Francesco Foscarin,Jan Schlüter,Gerhard Widmer
2024-07-31
Abstract:We propose a system for tracking beats and downbeats with two objectives: generality across a diverse music range, and high accuracy. We achieve generality by training on multiple datasets -- including solo instrument recordings, pieces with time signature changes, and classical music with high tempo variations -- and by removing the commonly used Dynamic Bayesian Network (DBN) postprocessing, which introduces constraints on the meter and tempo. For high accuracy, among other improvements, we develop a loss function tolerant to small time shifts of annotations, and an architecture alternating convolutions with transformers either over frequency or time. Our system surpasses the current state of the art in F1 score despite using no DBN. However, it can still fail, especially for difficult and underrepresented genres, and performs worse on continuity metrics, so we publish our model, code, and preprocessed datasets, and invite others to beat this.
Sound,Machine Learning,Audio and Speech Processing
What problem does this paper attempt to address?
The problem that this paper attempts to solve is to improve the accuracy and universality of music beat and downbeat tracking, especially when dealing with music with complex rhythm changes and uncommon time signatures. Specifically, the paper mainly focuses on the following aspects: 1. **Removing DBN post - processing**: - The paper proposes a new system aiming to improve the universality and accuracy of the system by removing the commonly - used Dynamic Bayesian Network (DBN) post - processing step. DBN is usually used to limit the range of rhythm and tempo changes, but when dealing with music segments with time - signature changes, tempos outside a specific range, or the number of beats per bar not in the list of supported values, DBN may fail. 2. **Improving the generalization ability of the model**: - In order to improve the generalization ability of the model, the researchers used multiple datasets for training, including solo - instrument recordings, works containing time - signature changes, and classical music with high - rhythm changes, etc. This enables the model to better adapt to different types of music. 3. **Improving the loss function and model architecture**: - To improve accuracy, the researchers developed a loss function that is tolerant to small - time - offset of annotations and designed an architecture that alternately uses convolution and transformers to process input data in the frequency or time dimension.

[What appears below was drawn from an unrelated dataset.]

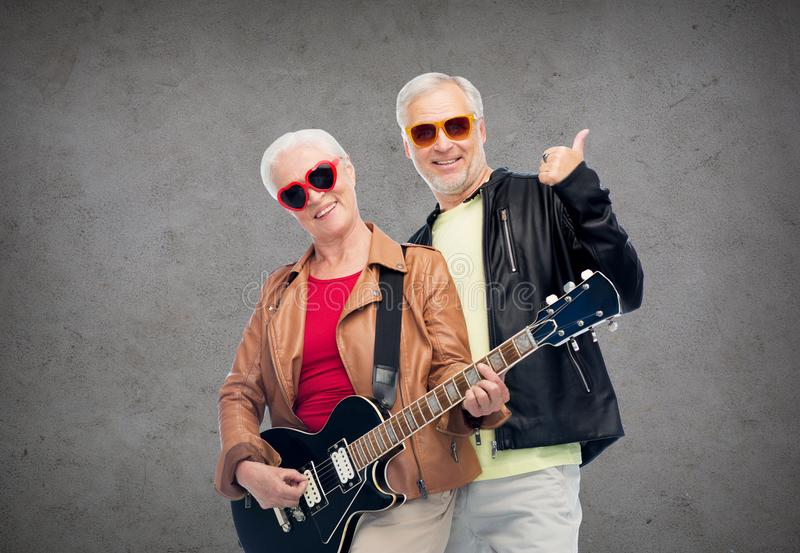 Happy senior couple with guitar showing thumbs up. Music, age and people concept - happy senior couple in sunglasses with electric guitar showing thumbs up over stock photos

This architecture helps to capture complex features in the music signal. 4. **Dealing with poor performance in continuity evaluation metrics**: - Although the proposed system outperforms existing methods in the F1 score, it performs poorly in continuity evaluation metrics (such as CMLt and AMLt). The researchers explored possible reasons, including that the loss function does not specifically penalize non - periodic predictions and that there are some non - periodic annotations in the dataset. 5. **Open - source code and pre - processed datasets**: - To promote further research, the authors released their model, code, and pre - processed datasets, inviting other researchers to try to surpass this achievement. In summary, the main goal of this paper is to develop an efficient beat and downbeat tracking system without relying on DBN post - processing, thereby improving its performance in diverse music types and providing a strong foundation for subsequent research.